Le saviez-vous ? Le mois de mars n’apporte pas que des rhumes et des bourgeons. En 2022, il a aussi marqué la sortie du quatrième album d’Alex Cameron. À défaut d’être son meilleur cru, Oxy Music est une bonne occasion de se familiariser avec ce personnage haut en couleurs.
Alex Cameron a tout d’un futur grand. Australien et hanté comme Nick Cave, irrévérencieux et lettré comme Iggy Pop. Bizarre, touchant, taquin et charmeur comme Alan Vega vêtu incognito d’un costume de lounge lizard. Non content de s’imposer dès le premier regard comme un véritable personnage unique en son genre, il peut se targuer d’avoir aligné les réussites depuis ses débuts. Jumping The Shark, Forced Witness et Miami Memory sont tous hautement recommandables, ouvrant des portes grinçantes vers un univers grotesque et profondément humain, peuplé d’une galerie de personnages aussi louches qu’adorables. Tout un petit monde crapoteux et fascinant qu’Alex dissèque, dépeint et incarne avec une gouaille jouissive et un don certain pour la tranche de vie ambivalente.
Nous sommes donc un peu chagrinés et tristounets d’admettre que son dernier-né Oxy Music (jeu de mot adroit sur le vaisseau amiral de Bryan Ferry et l’oxycodone, molécule anti-douleur à l’origine de dépendances cliniques intenses) est très probablement son album le moins enthousiasmant. Non pas qu’il soit mauvais. Les textes sont toujours aussi caustiques, étranges, crus, tendres et décalés. Alex n’a rien perdu de son panache espiègle et le fidèle saxophone de Roy Malloy est toujours là pour dérider les boucles de synthés boudeuses. Non, le souci majeur de ce nouvel album n’est ni dans son écriture ni dans son exécution, mais plutôt dans sa production au son très spartiate et aride (fauché, dirons certains), qui tranche un peu trop rudement avec les atours sophistiqués de ses prédécesseurs. Bien sûr, il est toujours permis (et parfois même, souhaitable et bienvenu) de revenir aux bases pour se dépouiller un peu, mais cela implique de penser son écriture en conséquence.

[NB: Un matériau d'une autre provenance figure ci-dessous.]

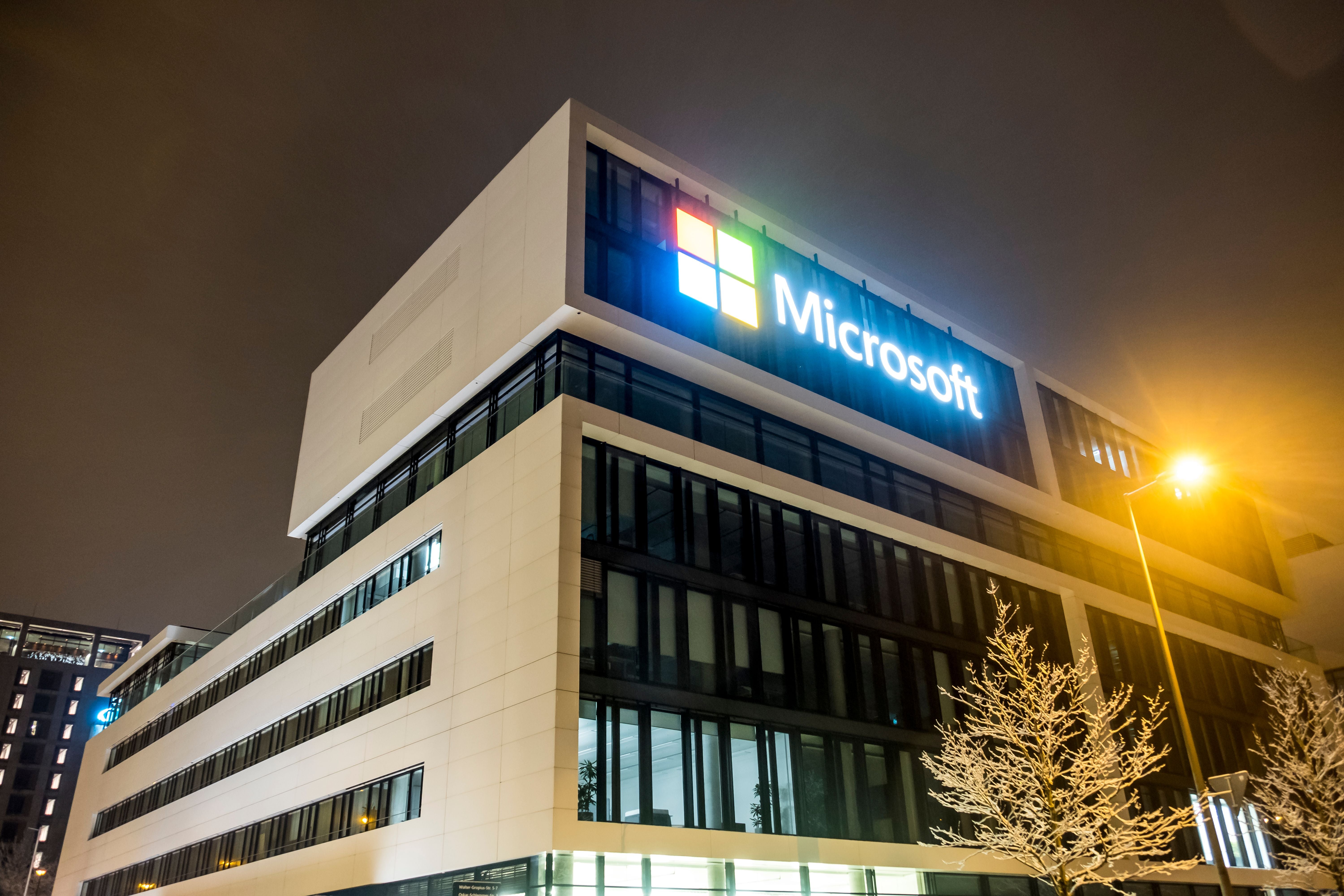 Modernes Microsoft-Gebäude in München bei Nacht, mit beleuchtetem Logo auf der Fassade.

Or, dans le cas présent, l’effet le plus regrettable de cette philosophie des moyens du bord est que toutes les chansons d’Oxy Music n’en sortent pas indemnes, et que même les compositions plus accrocheuses paraissent ramer un peu plus frénétiquement qu’à l’accoutumée pour nous séduire. En d’autres mots, ça passe ou ça casse, et le décompte des points à la ligne d’arrivée est forcément un peu égratignant. En leur qualité de singles sexy, Best Life et K Hole tentent très naturellement de nous caresser dans le sens du poil, mais semblent ne pas avoir été autorisés à se couper les ongles au préalable. L’écriture toujours très typée finit par faire passer la pilule, sans pour autant que l’on y retrouve le degré de réussite de Real Bad Lookin’, Candy May ou Far From Born Again sur les albums précédents.

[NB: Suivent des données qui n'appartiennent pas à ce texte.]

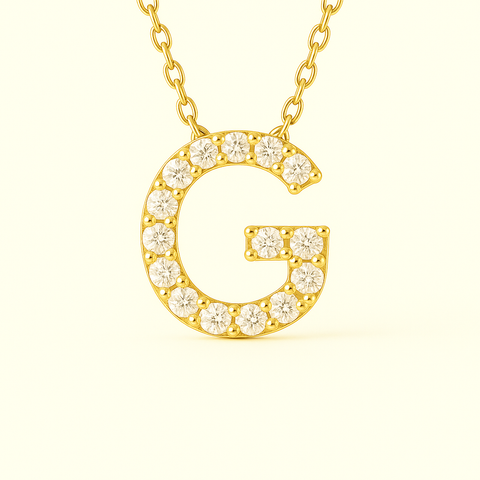 Close-up of 14K gold pavé diamond initial G pendant necklace with fine chain.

On ressort inévitablement de l’écoute d’Oxy Music avec quelques incertitudes sur les causes réelles de ce déphasage. Manque de moyens ? Manque de temps ? Volonté d’enregistrer un album qui capterait les imperfections de l’instant ? Si c’est effectivement le cas, pourquoi ne pas avoir opté pour une orientation musicale qui en tirerait parti, comme l’avaient récemment fait Suede sur Autofiction, par exemple ? Oxy Music est finalement un opus en demie teinte, dont les moments les plus réussis sont au niveau des titres les moins marquants des autres travaux d’Alex. Un album correct, mais aussi le premier qui ne semble pas essentiel à la discographie par ailleurs impeccable de son auteur, et que l’on le conseillera avant tout aux fans les plus complétistes. Pour les néophytes curieux, dirigez-vous plutôt vers Forced Witness, qui renferme tout le charme indéniable d’Alex sans pour autant lésiner sur la mise en scène. Vous verrez, ça vaut totalement le coup.